◆ Supplied data ◆
****

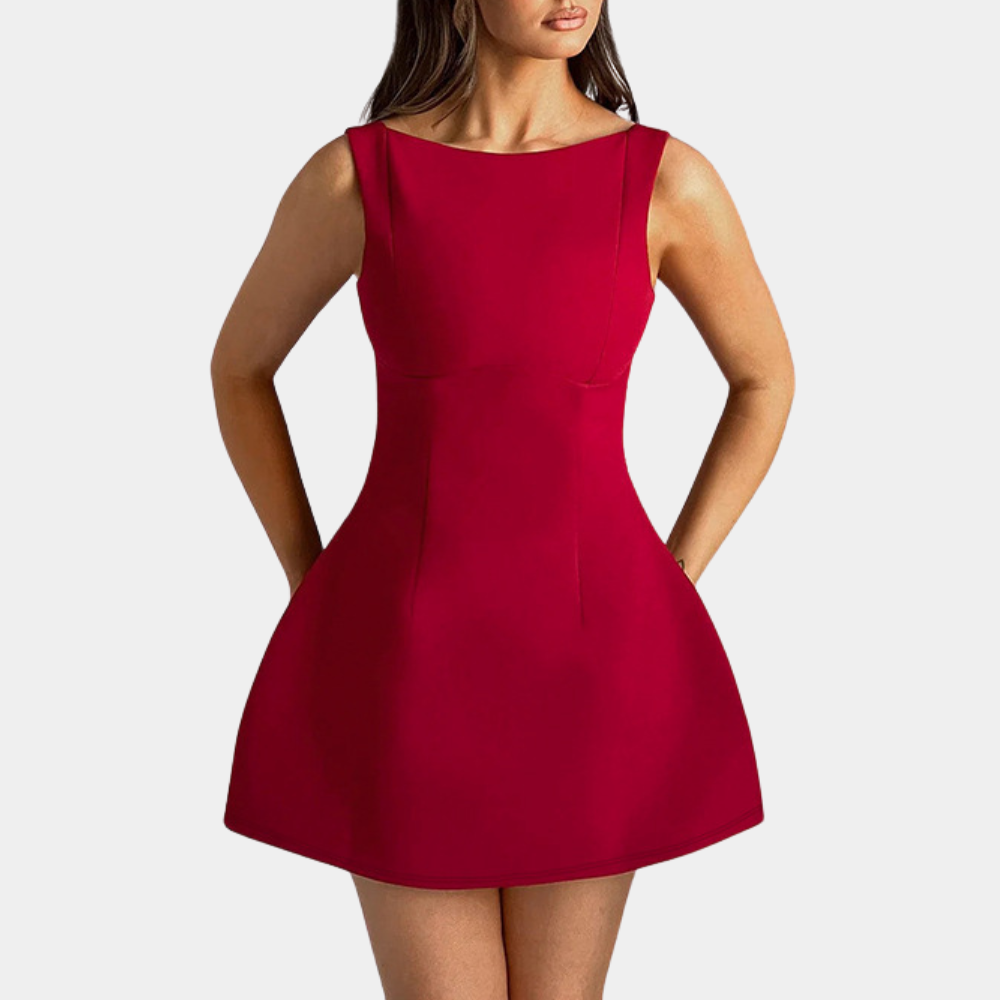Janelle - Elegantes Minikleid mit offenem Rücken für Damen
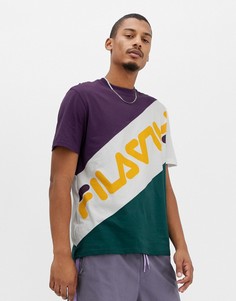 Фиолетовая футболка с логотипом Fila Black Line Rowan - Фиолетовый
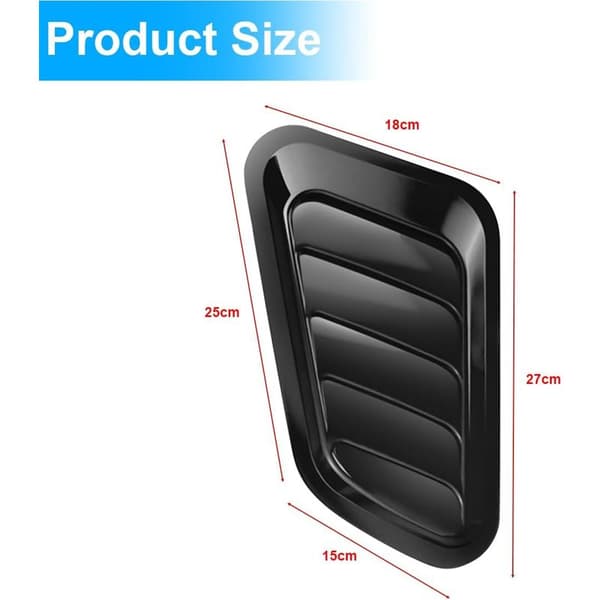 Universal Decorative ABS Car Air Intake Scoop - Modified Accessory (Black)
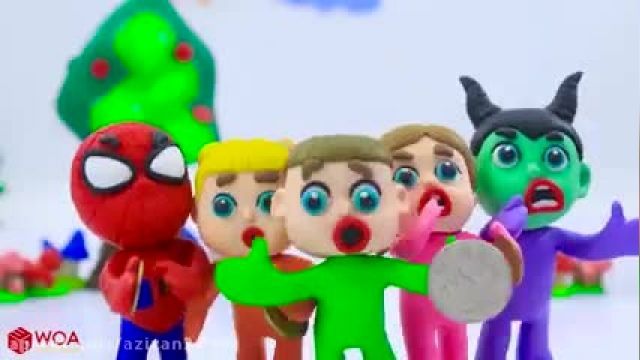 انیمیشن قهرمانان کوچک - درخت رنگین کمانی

****

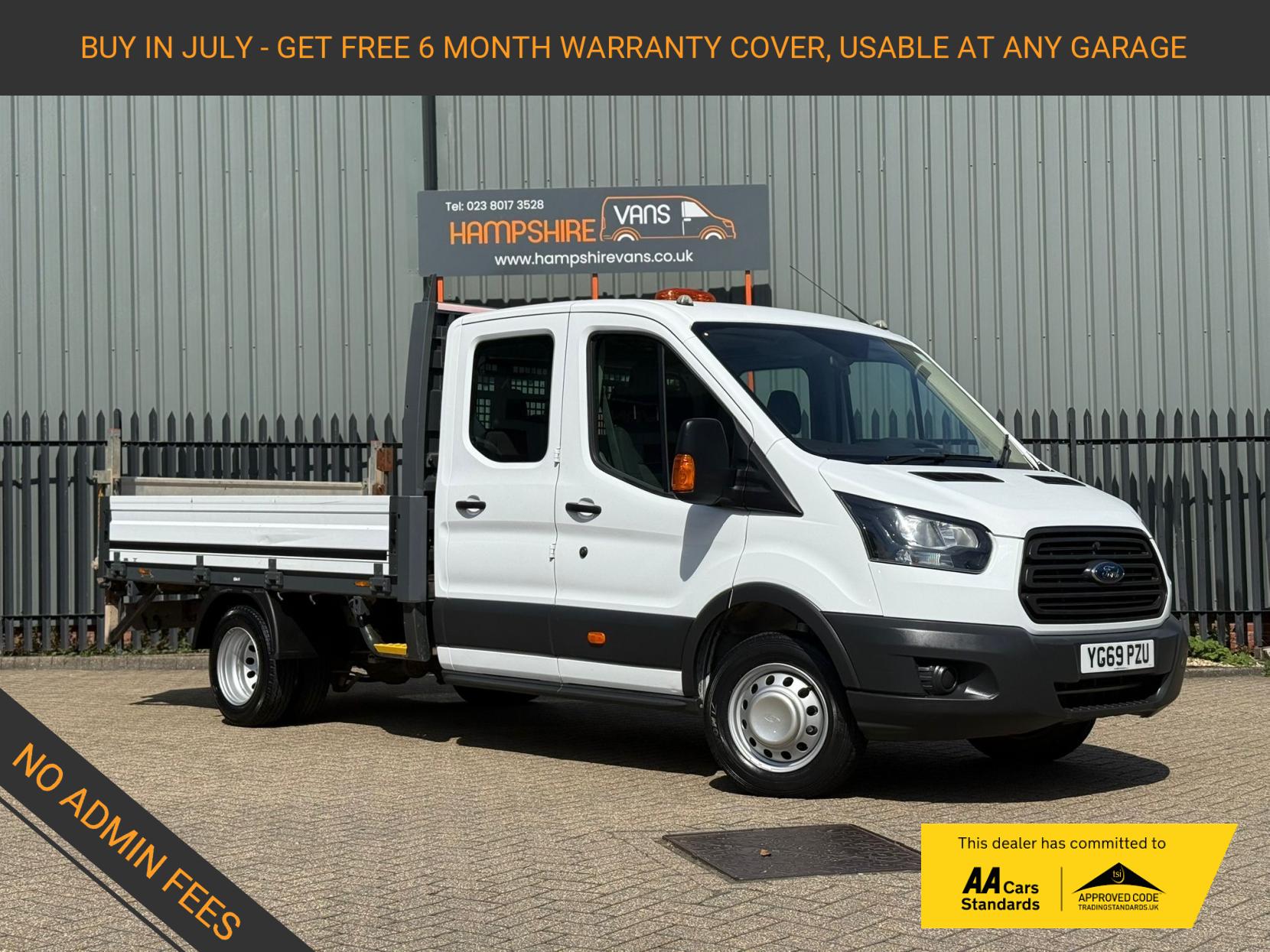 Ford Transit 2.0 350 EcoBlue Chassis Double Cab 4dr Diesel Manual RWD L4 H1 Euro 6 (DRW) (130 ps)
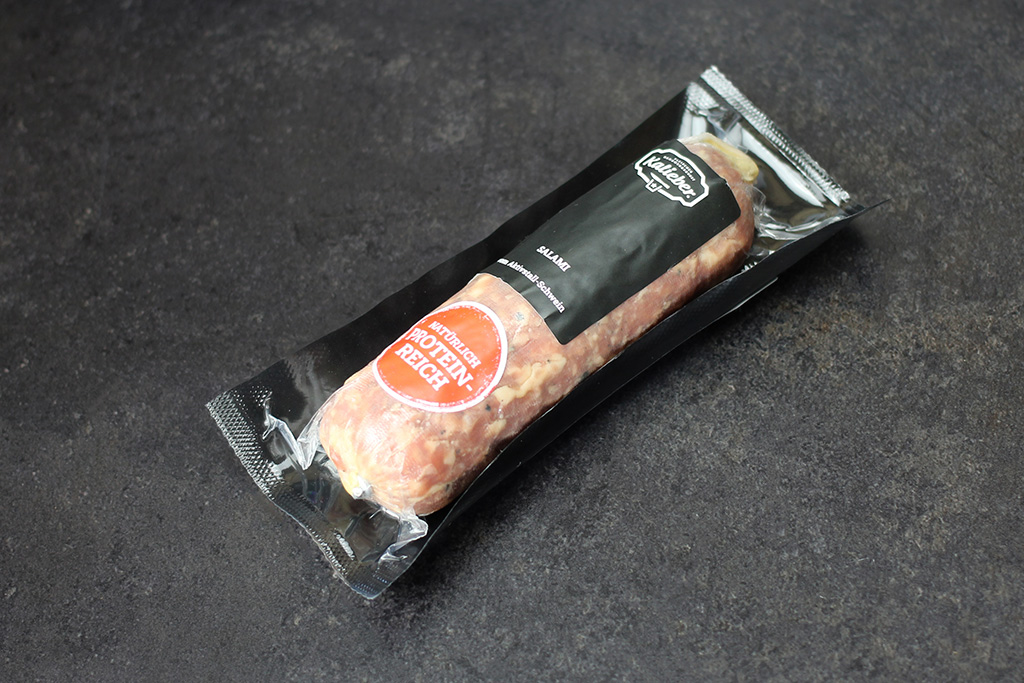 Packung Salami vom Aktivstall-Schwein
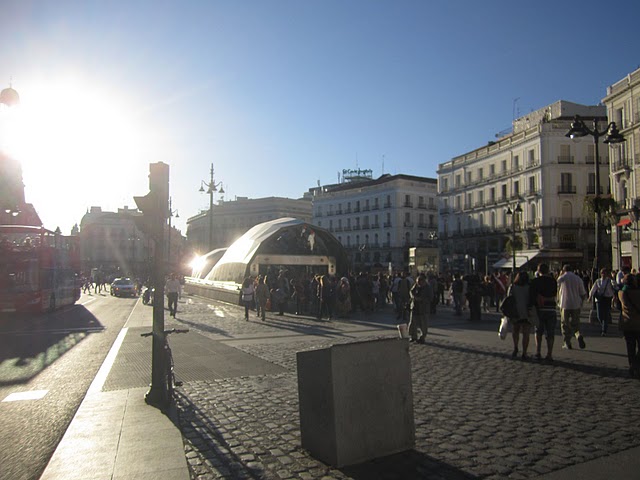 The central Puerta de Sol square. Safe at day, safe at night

****

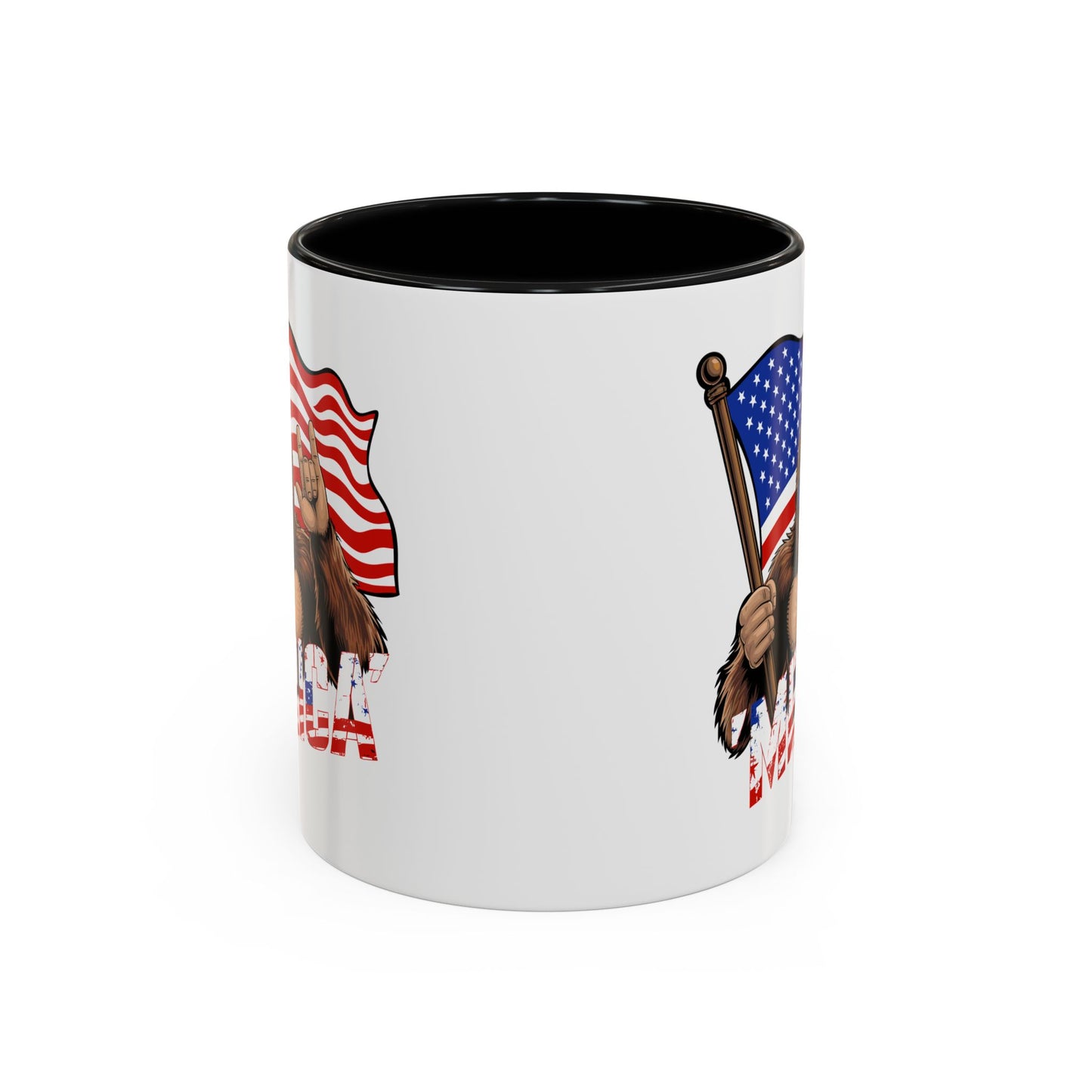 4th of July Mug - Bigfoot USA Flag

****

◆ Task brief ◆
From the data above, retype only the lines starting with the line with "Universal Decorative ABS" and going on through the line with "انیمیشن قهرمانان کوچک - درخت رنگین کمانی", exactly, leaving out the pictures.

◆ Solution to the problem ◆
 Universal Decorative ABS Car Air Intake Scoop - Modified Accessory (Black)
 انیمیشن قهرمانان کوچک - درخت رنگین کمانی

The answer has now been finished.